§ EXERCISE DIRECTIONS
Render the material as a Markdown table with the columns Row and Line, starting at the line containing "What is the precise" and ending at the end of the material. Number each row, omit blank lines, and leave the pictures out.

§ EXERCISE INPUT
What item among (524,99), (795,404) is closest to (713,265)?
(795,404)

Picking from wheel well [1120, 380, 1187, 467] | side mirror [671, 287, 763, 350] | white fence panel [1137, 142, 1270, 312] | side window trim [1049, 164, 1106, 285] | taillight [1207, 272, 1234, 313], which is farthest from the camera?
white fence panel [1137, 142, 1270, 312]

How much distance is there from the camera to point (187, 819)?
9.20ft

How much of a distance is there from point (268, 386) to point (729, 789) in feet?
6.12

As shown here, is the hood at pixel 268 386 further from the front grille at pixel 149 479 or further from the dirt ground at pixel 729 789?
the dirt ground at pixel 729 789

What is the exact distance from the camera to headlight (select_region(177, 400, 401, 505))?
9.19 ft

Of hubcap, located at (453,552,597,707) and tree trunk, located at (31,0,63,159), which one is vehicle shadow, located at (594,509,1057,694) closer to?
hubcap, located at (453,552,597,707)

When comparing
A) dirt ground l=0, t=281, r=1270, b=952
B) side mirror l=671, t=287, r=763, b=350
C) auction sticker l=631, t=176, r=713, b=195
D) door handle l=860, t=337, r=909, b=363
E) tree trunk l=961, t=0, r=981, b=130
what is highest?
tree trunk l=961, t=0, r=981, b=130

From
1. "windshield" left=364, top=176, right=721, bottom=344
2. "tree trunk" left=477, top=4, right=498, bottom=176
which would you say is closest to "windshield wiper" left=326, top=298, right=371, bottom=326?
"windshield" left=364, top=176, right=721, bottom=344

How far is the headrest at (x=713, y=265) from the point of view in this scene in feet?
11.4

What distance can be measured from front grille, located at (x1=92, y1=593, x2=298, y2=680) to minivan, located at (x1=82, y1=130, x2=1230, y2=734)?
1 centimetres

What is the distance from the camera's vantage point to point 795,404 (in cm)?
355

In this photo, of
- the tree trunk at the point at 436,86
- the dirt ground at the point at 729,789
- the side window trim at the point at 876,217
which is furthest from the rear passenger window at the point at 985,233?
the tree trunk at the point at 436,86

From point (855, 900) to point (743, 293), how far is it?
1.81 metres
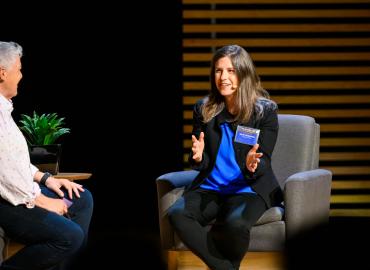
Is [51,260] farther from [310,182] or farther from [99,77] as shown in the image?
[99,77]

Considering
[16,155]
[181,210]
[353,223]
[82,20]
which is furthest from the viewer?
[353,223]

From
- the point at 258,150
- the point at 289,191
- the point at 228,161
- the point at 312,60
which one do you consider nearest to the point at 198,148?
the point at 228,161

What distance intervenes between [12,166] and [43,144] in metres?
0.96

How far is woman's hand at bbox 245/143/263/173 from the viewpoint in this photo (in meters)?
3.07

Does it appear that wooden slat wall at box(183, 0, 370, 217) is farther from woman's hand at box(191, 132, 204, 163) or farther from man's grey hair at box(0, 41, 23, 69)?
man's grey hair at box(0, 41, 23, 69)

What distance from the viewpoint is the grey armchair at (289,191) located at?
3.18m

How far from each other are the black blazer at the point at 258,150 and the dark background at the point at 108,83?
208 cm

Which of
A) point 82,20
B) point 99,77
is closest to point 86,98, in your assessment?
point 99,77

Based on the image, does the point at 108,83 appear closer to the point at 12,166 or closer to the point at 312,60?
the point at 312,60

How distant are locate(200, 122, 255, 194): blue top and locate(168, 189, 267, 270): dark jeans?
1.8 inches

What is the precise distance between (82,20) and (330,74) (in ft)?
7.36

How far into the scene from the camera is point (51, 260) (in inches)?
108

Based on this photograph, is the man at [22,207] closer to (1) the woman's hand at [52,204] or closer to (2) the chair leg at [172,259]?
(1) the woman's hand at [52,204]

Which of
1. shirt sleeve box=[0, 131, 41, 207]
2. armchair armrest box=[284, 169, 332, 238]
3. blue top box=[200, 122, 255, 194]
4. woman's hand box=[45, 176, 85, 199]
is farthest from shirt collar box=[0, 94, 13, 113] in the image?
armchair armrest box=[284, 169, 332, 238]
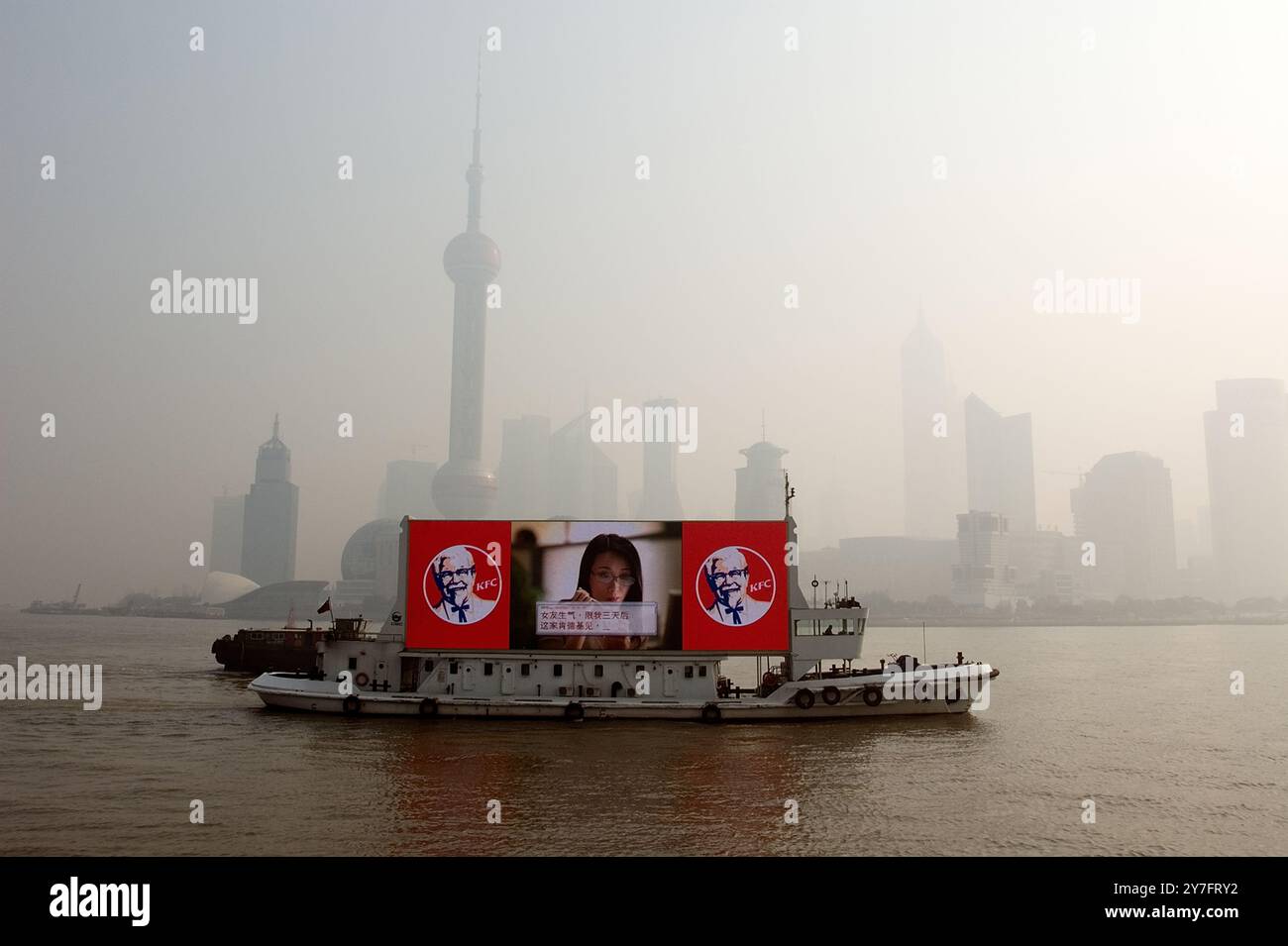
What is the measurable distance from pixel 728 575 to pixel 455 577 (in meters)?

§ FULL OUTPUT
| Row | Line |
|---|---|
| 1 | What is the precise distance between (82,20) and (330,74) (in ft)? |
| 2 | 7.36 |
| 3 | How far into the scene from the camera is point (51, 260) (in inches)? |
| 4 | 108 |
| 5 | Based on this photograph, is the man at [22,207] closer to (1) the woman's hand at [52,204] or closer to (2) the chair leg at [172,259]? |
| 6 | (1) the woman's hand at [52,204] |
| 7 | Which of |
| 8 | 1. shirt sleeve box=[0, 131, 41, 207] |
| 9 | 2. armchair armrest box=[284, 169, 332, 238] |
| 10 | 3. blue top box=[200, 122, 255, 194] |
| 11 | 4. woman's hand box=[45, 176, 85, 199] |
| 12 | is farthest from shirt collar box=[0, 94, 13, 113] in the image? |
| 13 | armchair armrest box=[284, 169, 332, 238] |
| 14 | What is the measurable distance from pixel 728 575 to pixel 455 577 (in meters)? |